La coopération des habitants est jugée indispensable. Selon les estimations, 60 à 70 % des gîtes larvaires se trouvent dans des propriétés privées : jardins, balcons, terrasses. Les agents de démoustication doivent donc obtenir l'accord des résidents pour intervenir, ce qui représente parfois un défi.

"On n'a pas peur, mais effectivement on est vigilant", assure Olivier Brahic de l'ARS, soulignant l'enjeu collectif de la lutte.

Certains habitants expriment des craintes quant à l'impact environnemental des insecticides. Le maire d'Antibes, Jean Leonetti, également médecin, a précisé que le produit utilisé est validé par les autorités sanitaires et est "inoffensif" pour les autres insectes comme les abeilles ou les papillons.

Symptômes et inquiétudes des habitants

La connaissance des symptômes du chikungunya reste limitée au sein de la population. Alice Borel, médecin à l'ARS, rappelle les principaux signes : "principalement de la fièvre et des douleurs articulaires".

D'où vient le nom "chikungunya" ?

Le terme "chikungunya" provient de la langue makonde, parlée en Afrique australe. Il signifie littéralement "celui qui marche courbé", en référence aux douleurs articulaires intenses qui obligent les malades à se voûter.

Ces douleurs peuvent être particulièrement invalidantes. "Chez 20% des personnes touchées elles deviennent chroniques, c'est-à-dire qu'elles peuvent perdurer de plusieurs semaines à plusieurs années selon les cas", précise le Dr Borel.
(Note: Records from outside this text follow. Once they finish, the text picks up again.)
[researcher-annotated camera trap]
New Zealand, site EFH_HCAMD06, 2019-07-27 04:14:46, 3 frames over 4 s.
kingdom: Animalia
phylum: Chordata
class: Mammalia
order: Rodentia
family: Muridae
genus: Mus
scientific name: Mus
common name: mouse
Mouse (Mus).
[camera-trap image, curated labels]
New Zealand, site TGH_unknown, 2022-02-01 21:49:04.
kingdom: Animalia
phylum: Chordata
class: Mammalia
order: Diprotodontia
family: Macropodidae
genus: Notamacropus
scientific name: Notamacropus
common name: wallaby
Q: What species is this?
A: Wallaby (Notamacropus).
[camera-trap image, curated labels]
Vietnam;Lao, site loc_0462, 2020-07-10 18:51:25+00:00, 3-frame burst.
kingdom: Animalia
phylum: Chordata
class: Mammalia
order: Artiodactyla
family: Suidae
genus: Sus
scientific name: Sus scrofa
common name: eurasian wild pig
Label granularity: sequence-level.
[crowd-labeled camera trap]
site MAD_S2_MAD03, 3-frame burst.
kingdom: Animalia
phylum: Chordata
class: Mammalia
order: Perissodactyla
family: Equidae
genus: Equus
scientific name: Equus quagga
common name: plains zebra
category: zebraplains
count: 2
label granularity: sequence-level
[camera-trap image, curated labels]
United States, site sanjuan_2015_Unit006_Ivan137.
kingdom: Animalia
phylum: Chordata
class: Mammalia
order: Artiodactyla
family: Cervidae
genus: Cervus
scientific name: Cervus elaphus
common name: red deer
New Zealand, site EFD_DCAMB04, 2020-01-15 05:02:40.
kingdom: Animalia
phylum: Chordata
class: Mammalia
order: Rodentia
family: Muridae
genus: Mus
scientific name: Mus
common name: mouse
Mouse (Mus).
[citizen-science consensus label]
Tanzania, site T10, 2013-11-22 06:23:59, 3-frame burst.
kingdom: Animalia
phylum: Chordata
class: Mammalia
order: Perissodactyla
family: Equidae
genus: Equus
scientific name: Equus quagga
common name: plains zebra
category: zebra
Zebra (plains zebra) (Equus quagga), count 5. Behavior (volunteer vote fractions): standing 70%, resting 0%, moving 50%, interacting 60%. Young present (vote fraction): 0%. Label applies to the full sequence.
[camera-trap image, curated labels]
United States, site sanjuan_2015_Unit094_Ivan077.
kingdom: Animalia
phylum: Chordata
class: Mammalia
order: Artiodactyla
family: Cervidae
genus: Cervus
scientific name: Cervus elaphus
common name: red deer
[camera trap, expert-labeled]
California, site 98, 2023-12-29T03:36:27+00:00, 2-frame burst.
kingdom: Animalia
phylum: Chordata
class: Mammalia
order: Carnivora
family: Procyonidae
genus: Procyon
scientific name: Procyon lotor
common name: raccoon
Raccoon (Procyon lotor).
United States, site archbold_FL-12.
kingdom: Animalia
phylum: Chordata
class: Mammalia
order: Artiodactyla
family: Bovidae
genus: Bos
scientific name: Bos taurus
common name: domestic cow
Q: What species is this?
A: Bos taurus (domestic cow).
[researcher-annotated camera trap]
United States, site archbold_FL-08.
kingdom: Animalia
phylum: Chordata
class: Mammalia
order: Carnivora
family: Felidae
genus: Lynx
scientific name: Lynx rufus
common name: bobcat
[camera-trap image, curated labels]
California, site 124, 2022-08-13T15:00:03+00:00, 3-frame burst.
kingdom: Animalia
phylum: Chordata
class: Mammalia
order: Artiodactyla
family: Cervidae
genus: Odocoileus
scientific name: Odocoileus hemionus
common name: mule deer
Il n'existe aucun traitement spécifique contre le virus ; seuls des antidouleurs peuvent soulager les symptômes.

Le vécu des résidents

Dans les quartiers résidentiels d'Antibes, l'ambiance est à la préoccupation. Sabrina Marra, une habitante, confie sa crainte, notamment pour son mari fragilisé par une autre pathologie. "On a quand même peur", dit-elle. Son mari, bien que rassuré par les opérations de démoustication, reste prudent.

L'envoi d'un SMS d'"ALERTE SANITAIRE" par les autorités a également suscité des réactions. Serge Hamon, 74 ans, raconte : "Quand j'ai reçu le SMS, c'était perturbant, parce que j'ai été piqué (...) par un moustique. Je me suis dit : est-ce qu'il va m'arriver quelque chose ?".

Un risque sanitaire à ne pas sous-estimer

Le maire Jean Leonetti rappelle que "la mortalité du chikungunya est bien inférieure à celle de la grippe". Il incite néanmoins toute personne présentant des symptômes suspects à consulter un médecin. Un diagnostic rapide permet non seulement d'assurer un suivi médical adéquat, mais aussi de signaler le cas aux autorités pour organiser rapidement une démoustication autour du domicile du patient et ainsi briser la chaîne de transmission.

Cette flambée de chikungunya à Antibes met en lumière la nouvelle réalité sanitaire induite par le changement climatique en Europe. La présence du moustique-tigre rend désormais possible la transmission locale de maladies vectorielles telles que la dengue, le zika et le chikungunya, obligeant les autorités et les citoyens à adapter leurs comportements et leurs stratégies de prévention.